Castilla, 1 de febrero de 2025. En el número tres de #EligeCastilla, el boletín cultural, social y político del Partido Castellano-Tierra Comunera (PCAS-TC), te hablamos de Ramiro Núñez de Guzmán, líder de nuestra Revolución en León.
Nacido en el seno de una familia noble, Ramiro Núñez de Guzmán, señor del condado de Porma y de la villa de Toral, experimentó desde temprana edad la intrincada red de alianzas y conflictos que marcarían su destino. Regidor de León entre 1503 y 1520, su familia se manifestó claramente partidaria de la opción del infante don Fernando frente a la de su hermano Carlos para ocupar el trono.
Ante la llegada del joven Carlos y a raíz de los sucesos ocurridos hasta las Cortes de Santiago y La Coruña, su posición y su liderazgo se afianzaron al contar con el apoyo del regimiento, del Cabildo catedralicio y del conjunto de los sectores sociales de la ciudad, lo que le convirtió en el principal líder de la Revolución de las Comunidades en León.
En agosto de 1520 propuso y logró que el Ayuntamiento acordara el envío de un representante a la Junta de Ávila, lo que suponía la plena adopción por parte de la ciudad de la causa comunera. Para octubre, tanto Ramiro Núñez como fray Pablo de Villegas, prior del Convento de Santo Domingo, dominaban la situación.
A finales de año y mientras fray Pablo y Antonio de Quiñones, cuñado de Núñez de Guzmán, estaban en Valladolid y Tordesillas al servicio de la Junta, Ramiro Núñez reclutó hombres y dinero que envió a Quiñones, a la vez que frenó cualquier intento de marcha atrás, apoyado por los artesanos y menestrales de León. Lejos de León, combatían junto a los comuneros Juan de Benavente, canónigo de la catedral, Gonzalo de Guzmán y Fray Pablo, mientras que solo Francisco Fernández de Quiñones, conde de Luna, permanecía al lado de los partidarios de Carlos.
La evolución de los acontecimientos forzó a Núñez de Guzmán y a sus seguidores a participar de lleno en la guerra.
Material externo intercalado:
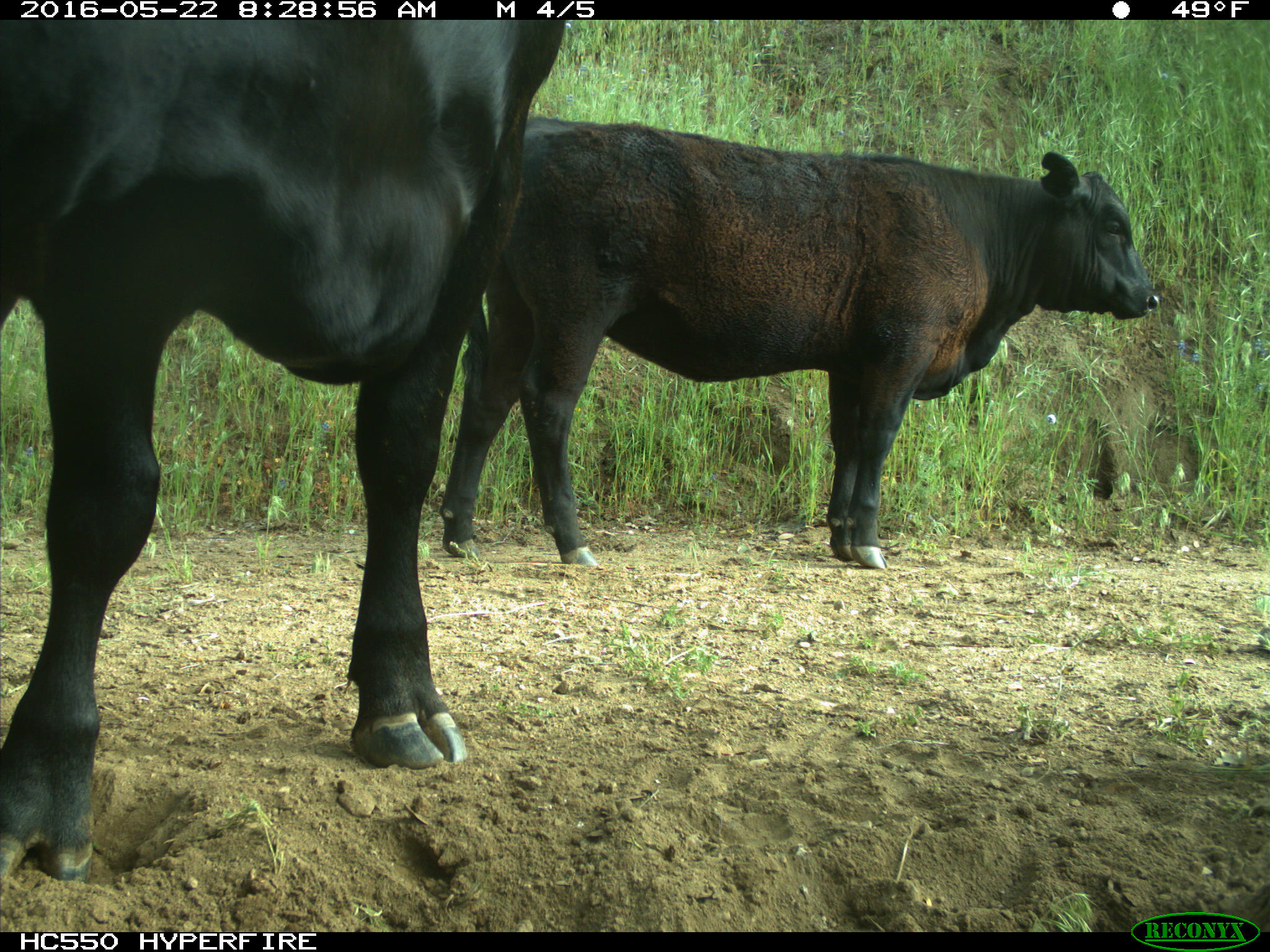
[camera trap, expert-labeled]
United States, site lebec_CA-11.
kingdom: Animalia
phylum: Chordata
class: Mammalia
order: Artiodactyla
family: Bovidae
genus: Bos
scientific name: Bos taurus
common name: domestic cow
Después de la batalla de Villalar, en la que combatieron, y al mismo tiempo que el conde de Luna entraba con sus tropas en León y se hacía dueño del poder a la vez que reclamaba para sí los bienes y estados de Ramiro Núñez, este logró huir con sus hijos a Portugal. El pueblo leonés, que tenía en mucho aprecio a los Guzmanes, se opuso a que se ejecutasen las órdenes imperiales, impidiendo el saqueo de sus bienes.
Excluidos tanto él como sus hijos del Perdón General de 1522 y condenado a muerte en rebeldía, su esposa se refugió en el castillo de Toral y posteriormente en el de Adrados, en la montaña leonesa. Ella reclamó la titularidad de los bienes y jurisdicciones de su marido. Pasados cinco años, y una vez que el rey hubo consolidado su posición, llegó en 1527 el perdón para los comuneros leoneses, aunque no se tienen noticias del regreso de Núñez de Guzmán.
En 1532, Carlos V ordenó la devolución de los bienes confiscados a la familia en el hijo menor, Martín. La familia y el linaje volvieron a su tierra, pero ya nunca más ostentarían poder en León, donde el conde de Luna, pese a no poder obtener los bienes de los Guzmanes, impuso su dominio absoluto.
En 1558, muerto el emperador, Juan, hijo del comunero y obispo de Calahorra, ordenó el derribo del antiguo palacio de sus mayores para construir el que actualmente ocupa la Diputación Provincial, que para los leoneses será siempre el Palacio de los Guzmanes.